### Task to complete
Can you copy out the data below with "Android" changed to "iOS", leaving the pictures out and every other word as it stands?

### Task material
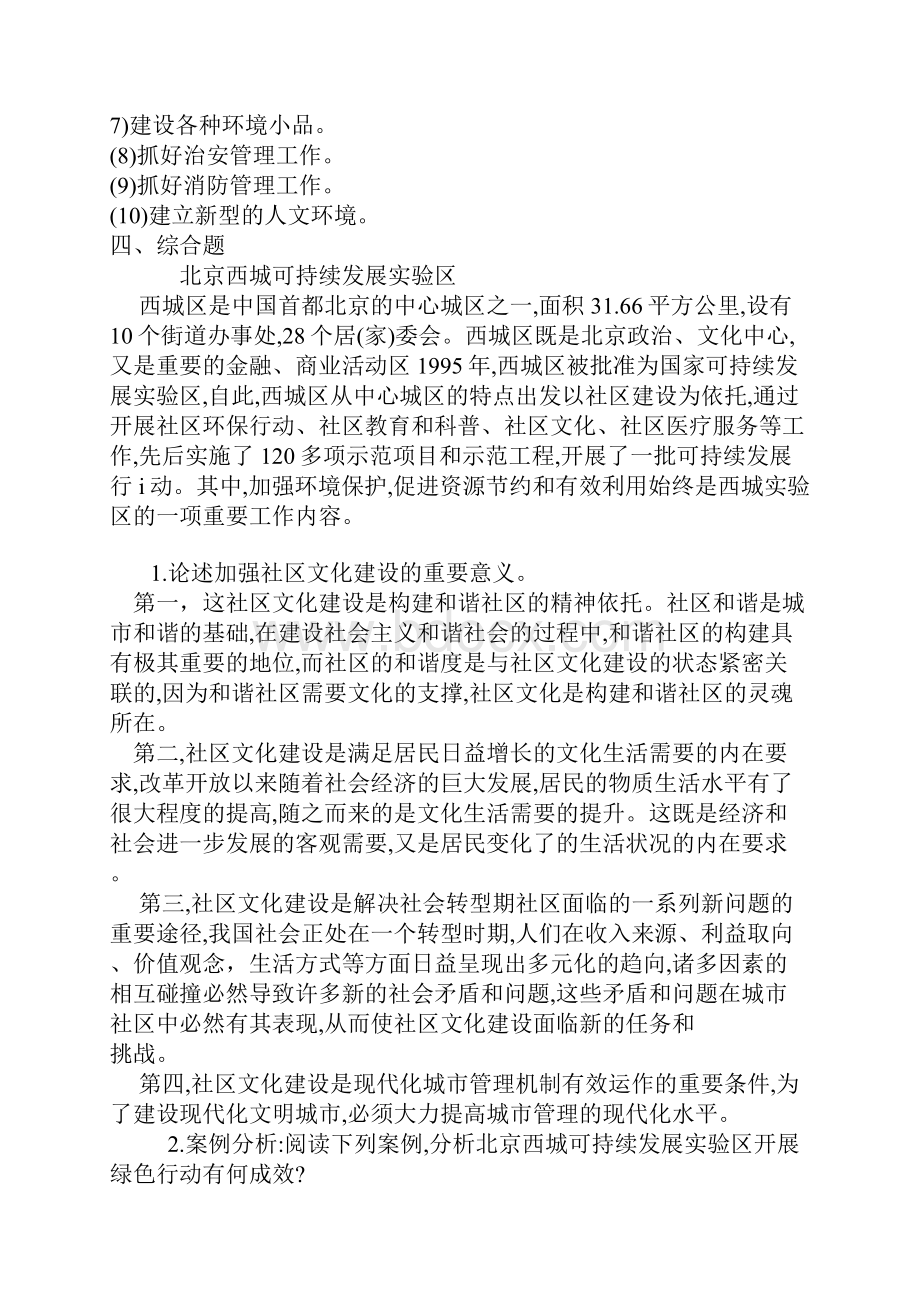 社区服务与管理复习教学提纲.docx_第2页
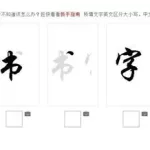 拍照识别字体软件,用什么软件可以辨认字体缩略图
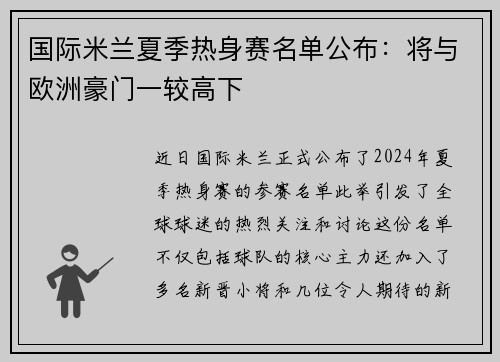 国际米兰夏季热身赛名单公布：将与欧洲豪门一较高下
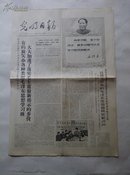 光明日报，68年2月27日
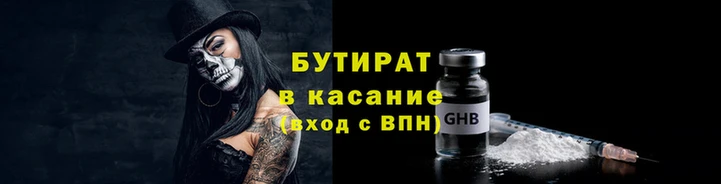 крисы Балахна
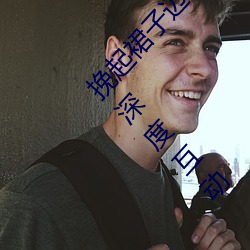 挽(挽)起裙(裙)子迈开(開)腿坐下去小(小)视(視)频(頻)精彩放(放)送:内容丰富深度互(互)动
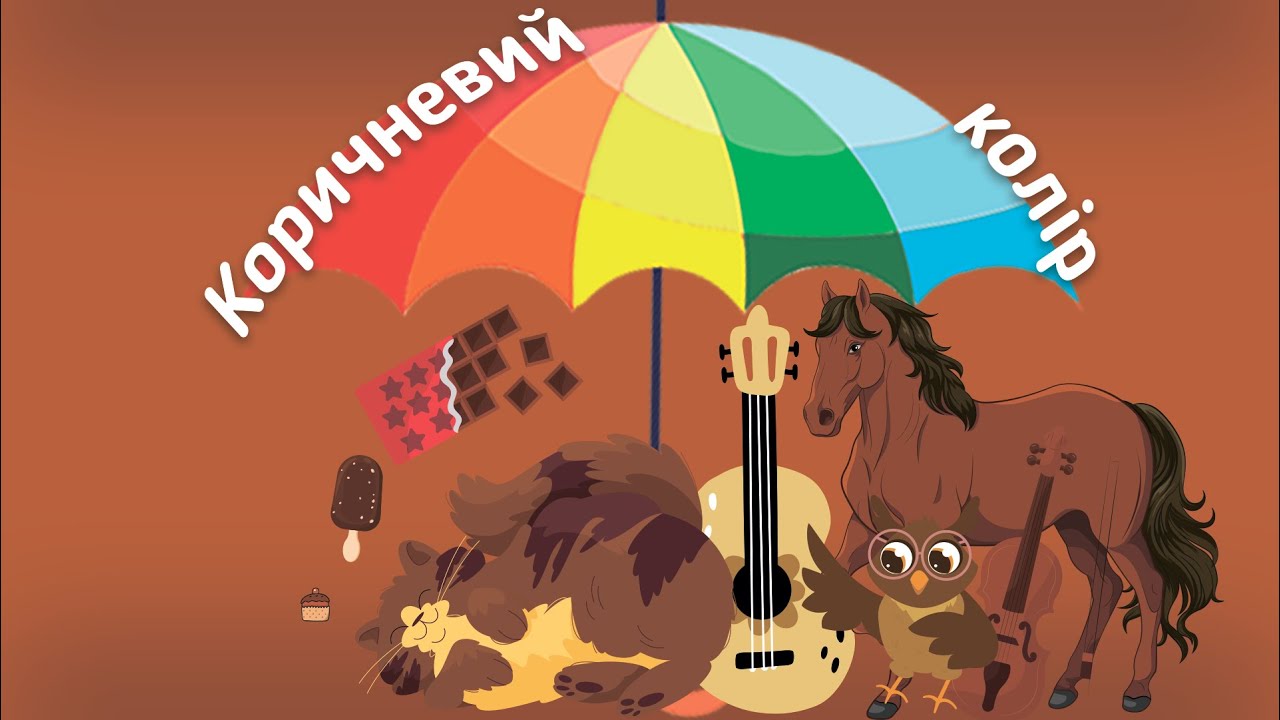 Коричневий колір: вивчаємо кольори веселки українською мовою.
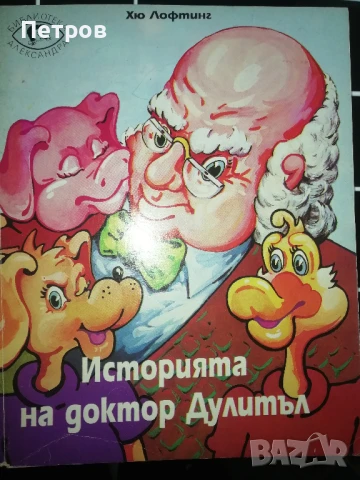 Детски книги, снимка 4 - Детски книжки - 43638113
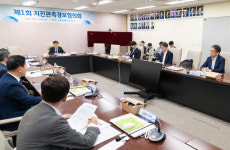 기상청,  지진관측경보협의회 첫 회의 진행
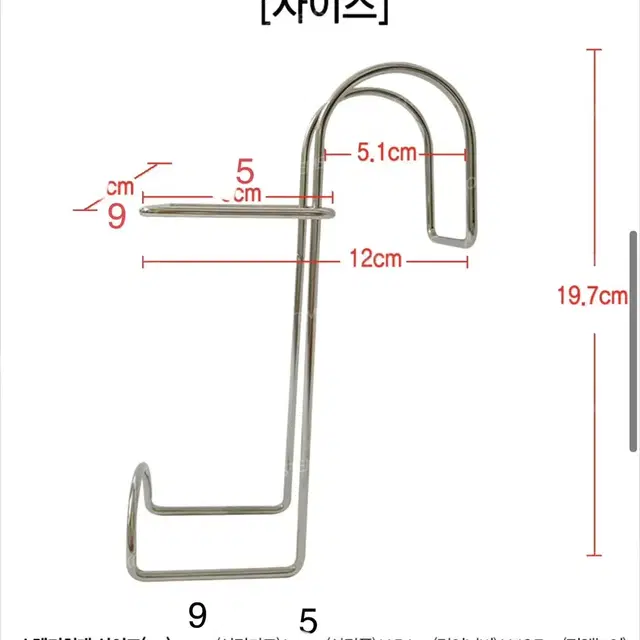 손소독제 사각 거치대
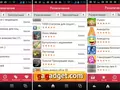 Обзор развлекательных Android-приложений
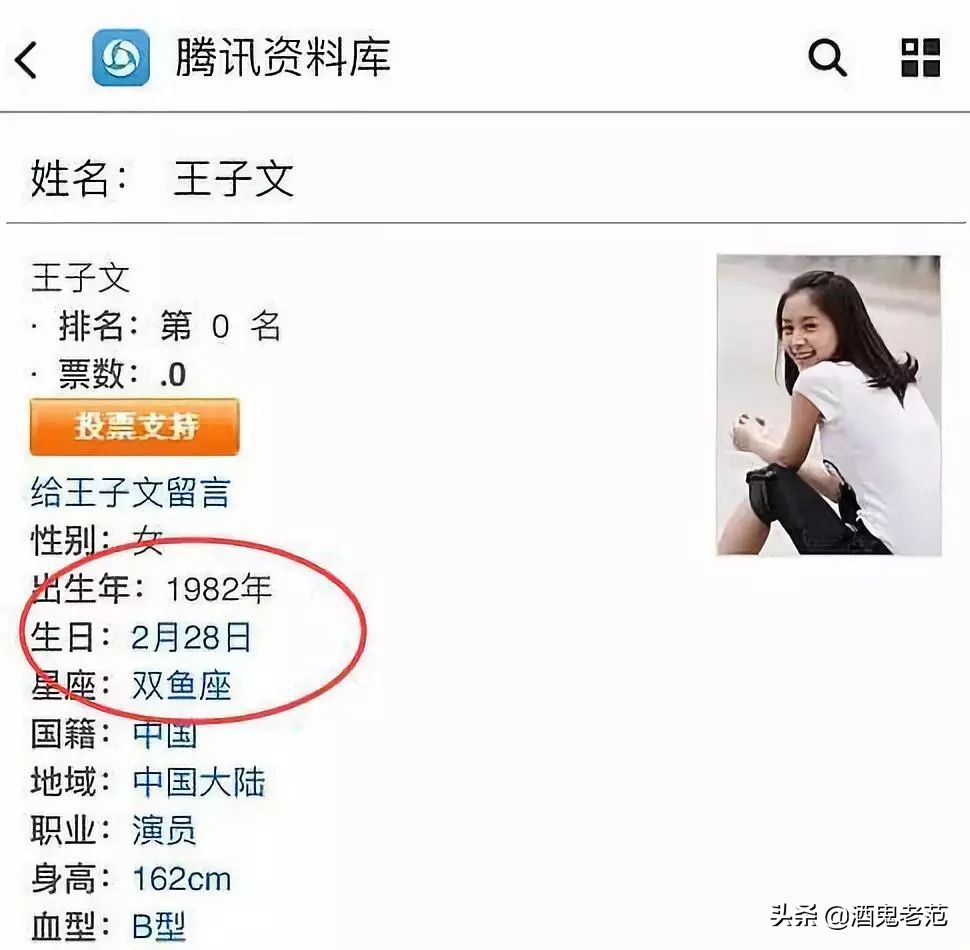 整容成小三,整容变美却嫁给丑八怪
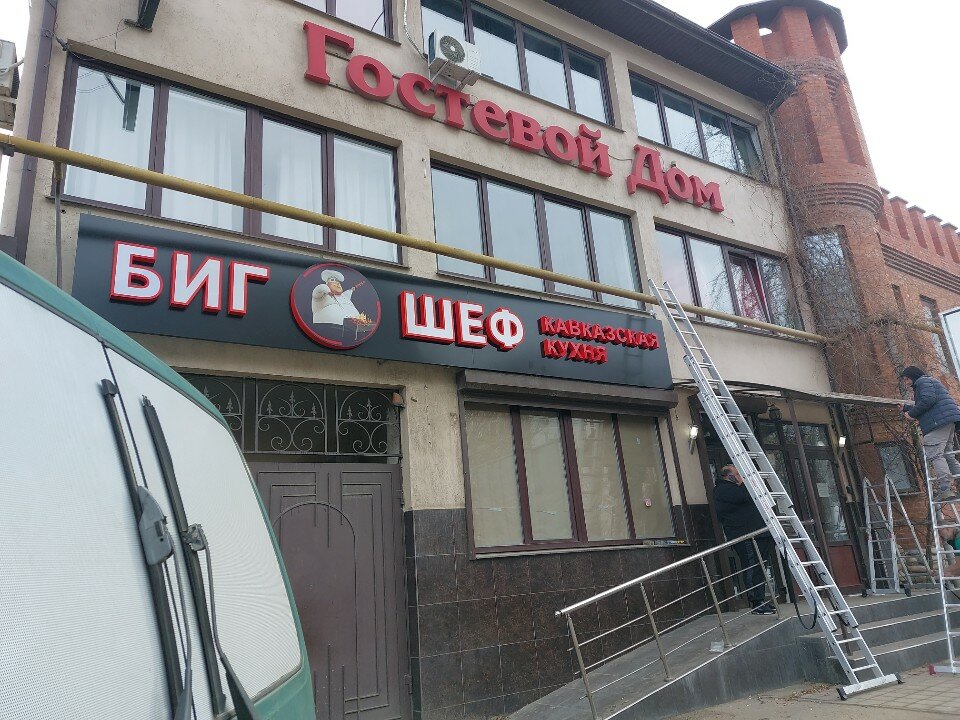 Фото Sabai-sabai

### Response area
 社区服务与管理复习教学提纲.docx_第2页
 拍照识别字体软件,用什么软件可以辨认字体缩略图
 国际米兰夏季热身赛名单公布：将与欧洲豪门一较高下
 光明日报，68年2月27日
 крисы Балахна
 挽(挽)起裙(裙)子迈开(開)腿坐下去小(小)视(視)频(頻)精彩放(放)送:内容丰富深度互(互)动
 Коричневий колір: вивчаємо кольори веселки українською мовою.
 Детски книги, снимка 4 - Детски книжки - 43638113
 기상청,  지진관측경보협의회 첫 회의 진행
 손소독제 사각 거치대
 Обзор развлекательных iOS-приложений
 整容成小三,整容变美却嫁给丑八怪
 Фото Sabai-sabai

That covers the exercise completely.